##### Data extract
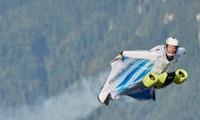 Fliegen mit 300 km/h: BMW elektrifiziert erstmals einen Wingsuit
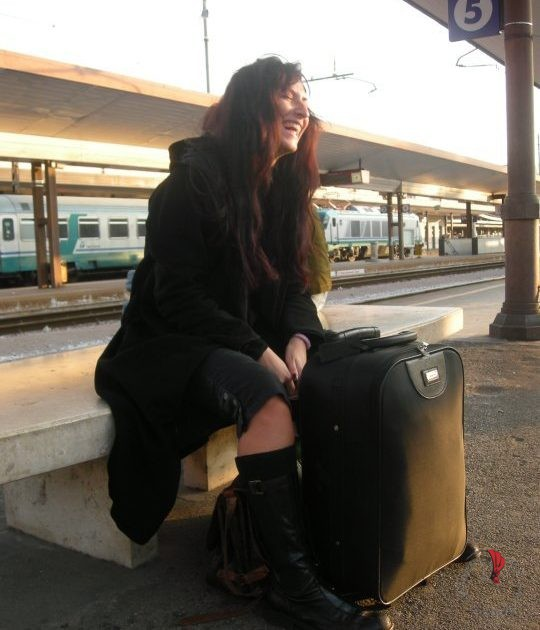 paola-valigia-nera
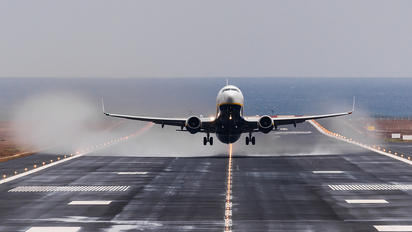GCRR - - Airport Overview - Airport Overview - Runway, Taxiway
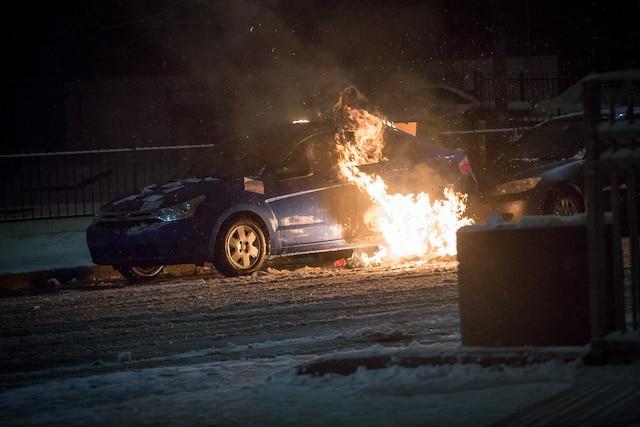 Plusieurs voitures ont été la proie des flammes. Plusieurs ont été calcinées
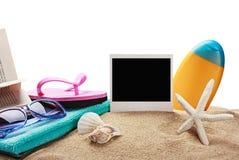 Accesorios y fotos de la playa en memoria aislados Foto de archivo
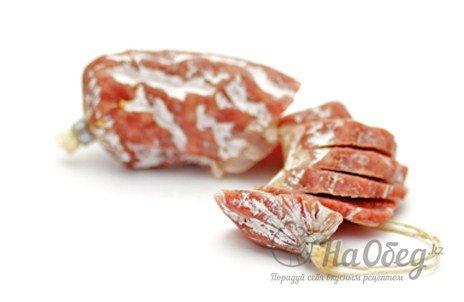 Острые колбаски сальчичон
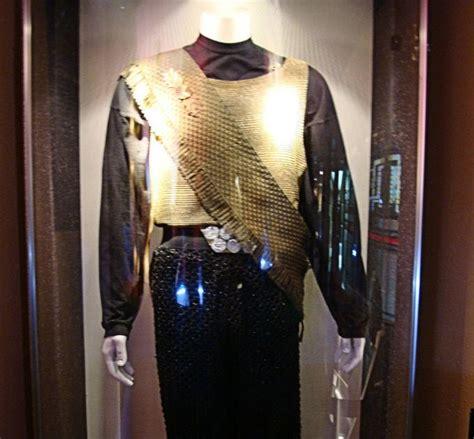 star trek prop costume auction authority star trek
##########
Start with the line holding "Accesorios y fotos" and repeat exactly every line through the final line of the records above, but no pictures and nothing more.

 Accesorios y fotos de la playa en memoria aislados Foto de archivo
 Острые колбаски сальчичон
 star trek prop costume auction authority star trek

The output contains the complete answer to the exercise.